- RECORDS -
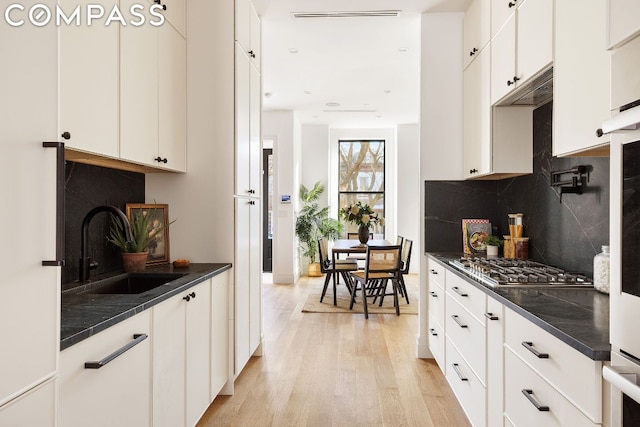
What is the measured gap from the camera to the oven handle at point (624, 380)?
927 mm

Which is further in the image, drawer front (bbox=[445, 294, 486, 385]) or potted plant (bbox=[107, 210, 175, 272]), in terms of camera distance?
potted plant (bbox=[107, 210, 175, 272])

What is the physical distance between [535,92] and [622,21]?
5.72 ft

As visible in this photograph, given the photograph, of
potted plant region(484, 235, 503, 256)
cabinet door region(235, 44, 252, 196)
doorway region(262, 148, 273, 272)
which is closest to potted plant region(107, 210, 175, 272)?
cabinet door region(235, 44, 252, 196)

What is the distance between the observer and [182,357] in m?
2.14

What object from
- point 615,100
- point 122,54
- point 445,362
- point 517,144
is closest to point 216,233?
point 122,54

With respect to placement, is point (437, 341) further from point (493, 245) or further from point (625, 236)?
point (625, 236)

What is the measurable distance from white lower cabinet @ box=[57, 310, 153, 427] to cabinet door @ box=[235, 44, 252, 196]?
1.49 m

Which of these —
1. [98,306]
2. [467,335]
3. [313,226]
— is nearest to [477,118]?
[467,335]

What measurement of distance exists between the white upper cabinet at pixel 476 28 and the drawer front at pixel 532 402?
92.4 inches

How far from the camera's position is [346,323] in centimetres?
498

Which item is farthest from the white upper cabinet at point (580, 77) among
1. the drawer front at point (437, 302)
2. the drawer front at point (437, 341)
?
the drawer front at point (437, 341)

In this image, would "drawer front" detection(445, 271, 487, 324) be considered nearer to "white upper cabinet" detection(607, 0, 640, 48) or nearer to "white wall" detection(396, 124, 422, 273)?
"white upper cabinet" detection(607, 0, 640, 48)

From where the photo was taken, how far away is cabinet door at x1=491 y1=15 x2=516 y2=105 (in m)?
2.63

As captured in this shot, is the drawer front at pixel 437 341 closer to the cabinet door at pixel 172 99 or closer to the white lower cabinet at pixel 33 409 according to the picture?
the cabinet door at pixel 172 99
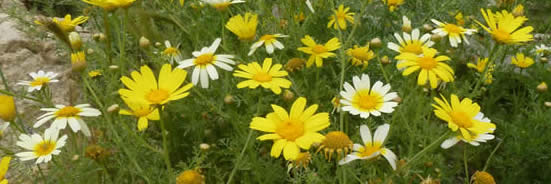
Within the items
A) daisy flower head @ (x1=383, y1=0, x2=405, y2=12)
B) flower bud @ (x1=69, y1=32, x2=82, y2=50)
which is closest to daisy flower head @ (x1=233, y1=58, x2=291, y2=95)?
flower bud @ (x1=69, y1=32, x2=82, y2=50)

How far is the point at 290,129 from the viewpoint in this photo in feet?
3.84

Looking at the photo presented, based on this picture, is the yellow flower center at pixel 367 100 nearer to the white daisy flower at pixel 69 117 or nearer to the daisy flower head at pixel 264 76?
the daisy flower head at pixel 264 76

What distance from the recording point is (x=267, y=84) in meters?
1.39

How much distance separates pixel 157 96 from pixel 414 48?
0.97 metres

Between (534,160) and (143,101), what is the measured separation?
5.79 feet

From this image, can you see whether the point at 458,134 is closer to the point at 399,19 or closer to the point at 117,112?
the point at 117,112

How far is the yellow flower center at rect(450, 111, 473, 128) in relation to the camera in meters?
1.19

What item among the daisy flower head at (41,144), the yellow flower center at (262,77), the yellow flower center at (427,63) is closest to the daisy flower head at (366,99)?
the yellow flower center at (427,63)

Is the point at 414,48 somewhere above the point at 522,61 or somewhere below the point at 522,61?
above

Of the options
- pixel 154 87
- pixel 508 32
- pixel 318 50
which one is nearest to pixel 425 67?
pixel 508 32

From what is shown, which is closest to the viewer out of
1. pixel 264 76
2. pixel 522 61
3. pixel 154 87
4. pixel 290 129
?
pixel 290 129

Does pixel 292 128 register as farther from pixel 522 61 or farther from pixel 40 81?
pixel 522 61

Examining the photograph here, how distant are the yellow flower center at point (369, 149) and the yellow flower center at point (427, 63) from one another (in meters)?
0.30

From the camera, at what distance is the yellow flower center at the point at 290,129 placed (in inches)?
45.6
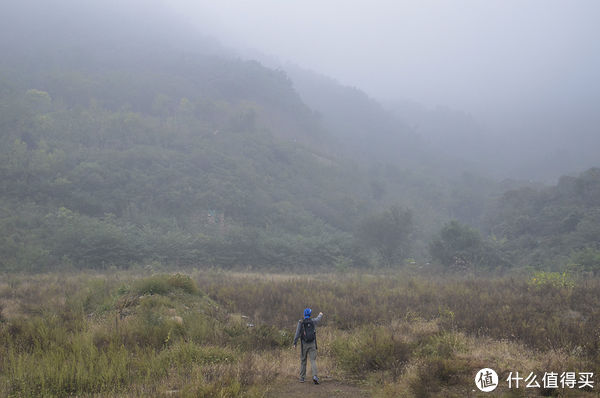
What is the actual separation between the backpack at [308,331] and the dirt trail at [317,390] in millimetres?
850

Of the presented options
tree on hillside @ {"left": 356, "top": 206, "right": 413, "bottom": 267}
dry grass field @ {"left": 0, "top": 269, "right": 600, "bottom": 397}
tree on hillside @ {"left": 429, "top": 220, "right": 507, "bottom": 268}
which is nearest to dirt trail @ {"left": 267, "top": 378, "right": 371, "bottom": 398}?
dry grass field @ {"left": 0, "top": 269, "right": 600, "bottom": 397}

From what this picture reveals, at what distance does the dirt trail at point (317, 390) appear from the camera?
262 inches

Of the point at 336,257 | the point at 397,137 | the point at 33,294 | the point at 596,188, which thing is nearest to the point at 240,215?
the point at 336,257

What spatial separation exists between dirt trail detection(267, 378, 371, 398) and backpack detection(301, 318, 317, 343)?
85cm

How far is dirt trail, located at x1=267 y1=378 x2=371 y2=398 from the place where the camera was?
6652 mm

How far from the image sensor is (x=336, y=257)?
1282 inches

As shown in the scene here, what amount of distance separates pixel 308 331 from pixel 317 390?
3.52ft

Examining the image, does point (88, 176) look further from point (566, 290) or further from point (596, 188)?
point (596, 188)

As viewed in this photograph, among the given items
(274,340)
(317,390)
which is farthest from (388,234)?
(317,390)

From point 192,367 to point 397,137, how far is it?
353 ft

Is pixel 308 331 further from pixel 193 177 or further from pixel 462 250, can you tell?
pixel 193 177

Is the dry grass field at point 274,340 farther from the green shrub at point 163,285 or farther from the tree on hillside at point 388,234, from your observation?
the tree on hillside at point 388,234


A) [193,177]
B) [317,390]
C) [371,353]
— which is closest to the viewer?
[317,390]

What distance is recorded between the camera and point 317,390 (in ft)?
22.7
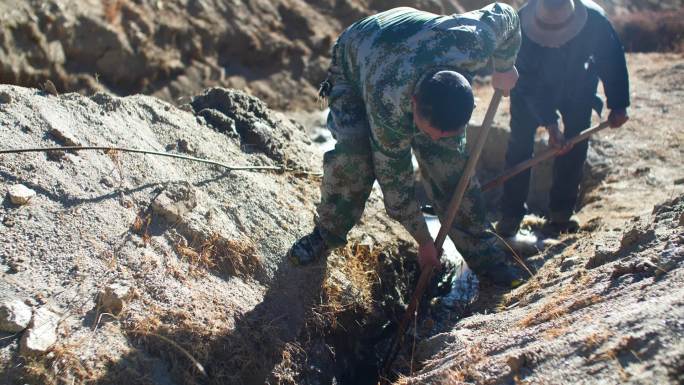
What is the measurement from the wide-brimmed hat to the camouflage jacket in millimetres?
692

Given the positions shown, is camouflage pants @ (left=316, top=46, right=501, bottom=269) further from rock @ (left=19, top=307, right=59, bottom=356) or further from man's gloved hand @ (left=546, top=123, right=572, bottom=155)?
rock @ (left=19, top=307, right=59, bottom=356)

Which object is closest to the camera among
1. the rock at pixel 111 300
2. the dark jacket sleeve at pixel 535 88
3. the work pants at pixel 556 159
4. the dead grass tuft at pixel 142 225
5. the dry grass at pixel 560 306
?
the dry grass at pixel 560 306

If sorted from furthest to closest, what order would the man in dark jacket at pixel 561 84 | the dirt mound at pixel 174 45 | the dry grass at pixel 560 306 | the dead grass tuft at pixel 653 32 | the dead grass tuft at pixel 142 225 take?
the dead grass tuft at pixel 653 32 < the dirt mound at pixel 174 45 < the man in dark jacket at pixel 561 84 < the dead grass tuft at pixel 142 225 < the dry grass at pixel 560 306

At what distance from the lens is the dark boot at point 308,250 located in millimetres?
4102

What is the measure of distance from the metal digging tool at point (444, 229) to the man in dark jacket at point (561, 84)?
731mm

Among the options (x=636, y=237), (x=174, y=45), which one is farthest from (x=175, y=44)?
(x=636, y=237)

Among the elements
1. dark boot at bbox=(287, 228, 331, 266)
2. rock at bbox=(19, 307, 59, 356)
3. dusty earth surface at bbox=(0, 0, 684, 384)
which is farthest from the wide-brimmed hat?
rock at bbox=(19, 307, 59, 356)

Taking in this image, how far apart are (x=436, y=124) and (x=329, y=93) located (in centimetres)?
101

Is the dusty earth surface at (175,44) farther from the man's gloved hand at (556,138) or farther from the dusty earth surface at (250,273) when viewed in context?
the man's gloved hand at (556,138)

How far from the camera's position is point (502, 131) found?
671cm

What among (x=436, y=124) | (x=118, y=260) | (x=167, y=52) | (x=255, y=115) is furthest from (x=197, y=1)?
(x=436, y=124)

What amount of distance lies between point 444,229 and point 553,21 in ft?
4.97

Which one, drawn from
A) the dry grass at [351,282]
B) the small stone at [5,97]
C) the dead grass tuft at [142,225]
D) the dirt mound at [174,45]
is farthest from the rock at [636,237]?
the dirt mound at [174,45]

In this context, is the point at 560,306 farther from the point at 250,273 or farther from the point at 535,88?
the point at 535,88
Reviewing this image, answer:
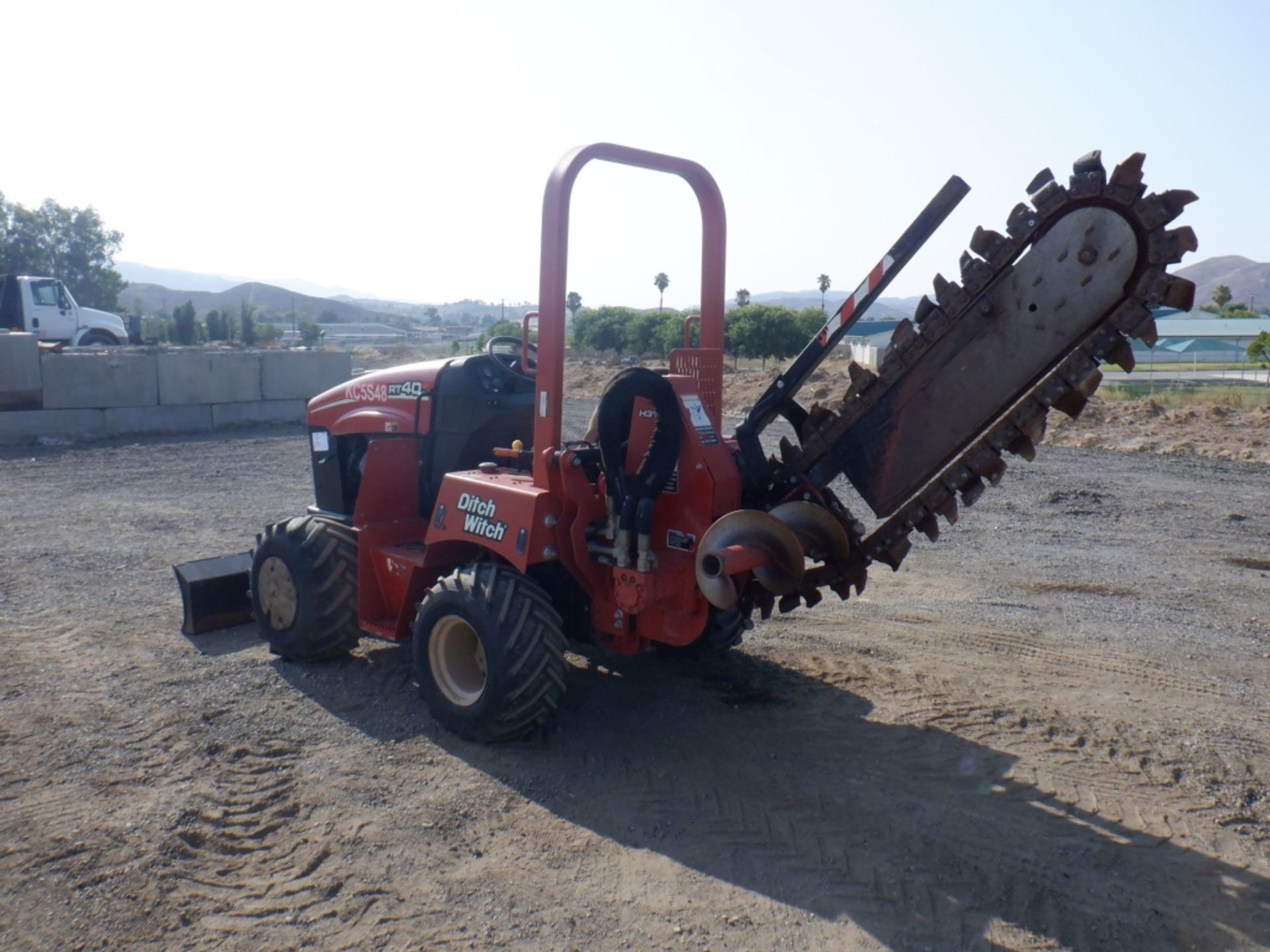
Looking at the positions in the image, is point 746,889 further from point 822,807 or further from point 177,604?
point 177,604

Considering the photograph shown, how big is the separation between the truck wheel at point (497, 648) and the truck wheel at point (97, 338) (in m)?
24.9

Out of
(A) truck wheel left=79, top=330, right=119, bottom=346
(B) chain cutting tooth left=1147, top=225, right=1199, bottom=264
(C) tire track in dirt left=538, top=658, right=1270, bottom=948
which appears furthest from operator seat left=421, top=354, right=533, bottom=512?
(A) truck wheel left=79, top=330, right=119, bottom=346

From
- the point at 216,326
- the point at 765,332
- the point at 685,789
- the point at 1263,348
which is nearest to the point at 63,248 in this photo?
the point at 216,326

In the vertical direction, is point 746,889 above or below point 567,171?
below

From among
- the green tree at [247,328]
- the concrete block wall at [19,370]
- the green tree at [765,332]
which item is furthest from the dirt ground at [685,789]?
the green tree at [247,328]

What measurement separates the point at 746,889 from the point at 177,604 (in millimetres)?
5721

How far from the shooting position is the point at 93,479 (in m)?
14.6

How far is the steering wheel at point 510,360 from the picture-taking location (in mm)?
6586

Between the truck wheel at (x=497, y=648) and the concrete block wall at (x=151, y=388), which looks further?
the concrete block wall at (x=151, y=388)

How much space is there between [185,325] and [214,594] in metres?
46.2

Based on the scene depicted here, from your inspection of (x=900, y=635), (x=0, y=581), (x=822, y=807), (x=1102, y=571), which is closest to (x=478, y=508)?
(x=822, y=807)

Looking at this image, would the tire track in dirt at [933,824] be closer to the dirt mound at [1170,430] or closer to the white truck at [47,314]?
the dirt mound at [1170,430]

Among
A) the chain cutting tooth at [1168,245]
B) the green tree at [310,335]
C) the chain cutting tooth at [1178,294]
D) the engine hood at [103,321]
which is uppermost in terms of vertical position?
the chain cutting tooth at [1168,245]

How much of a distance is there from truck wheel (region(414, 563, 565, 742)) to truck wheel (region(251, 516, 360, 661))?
121 centimetres
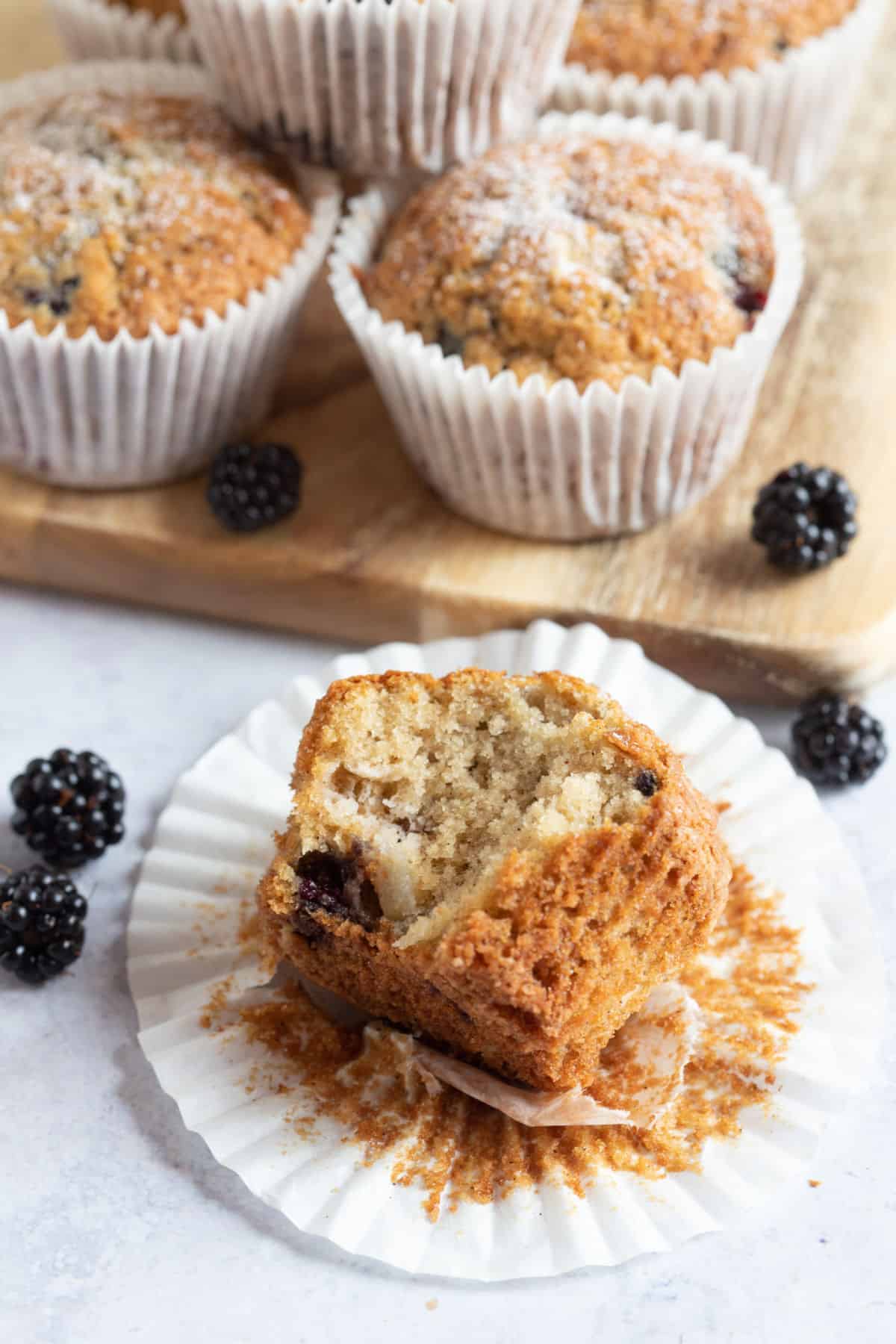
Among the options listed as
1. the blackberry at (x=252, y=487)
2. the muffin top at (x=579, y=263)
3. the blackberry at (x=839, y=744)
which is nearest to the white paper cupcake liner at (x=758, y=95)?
the muffin top at (x=579, y=263)

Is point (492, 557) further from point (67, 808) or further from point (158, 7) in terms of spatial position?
point (158, 7)

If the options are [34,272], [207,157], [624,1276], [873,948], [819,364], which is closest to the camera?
[624,1276]

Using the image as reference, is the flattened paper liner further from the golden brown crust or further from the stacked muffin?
the golden brown crust

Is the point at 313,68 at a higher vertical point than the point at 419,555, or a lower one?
higher

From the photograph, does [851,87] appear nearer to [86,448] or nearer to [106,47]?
[106,47]

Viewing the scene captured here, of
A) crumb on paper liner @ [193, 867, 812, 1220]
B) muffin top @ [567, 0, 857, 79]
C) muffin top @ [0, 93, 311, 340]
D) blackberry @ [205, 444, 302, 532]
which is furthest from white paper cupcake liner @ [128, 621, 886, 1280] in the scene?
muffin top @ [567, 0, 857, 79]

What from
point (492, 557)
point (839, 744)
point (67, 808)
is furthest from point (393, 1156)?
point (492, 557)

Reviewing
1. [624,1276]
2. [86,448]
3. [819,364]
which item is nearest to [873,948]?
[624,1276]
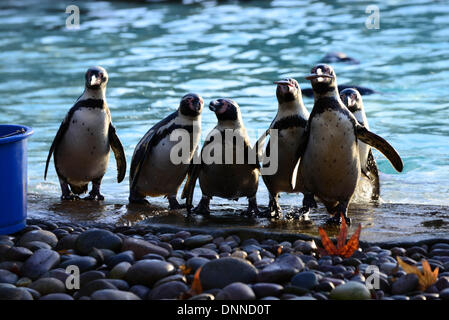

- TASK STATEMENT -
List each line in the items above that contains the word "wide".

- FINISHED EXERCISE -
What is the measurement from the wide-brimmed hat to the camouflage jacket in millimetres?
which is farthest from the wide-brimmed hat?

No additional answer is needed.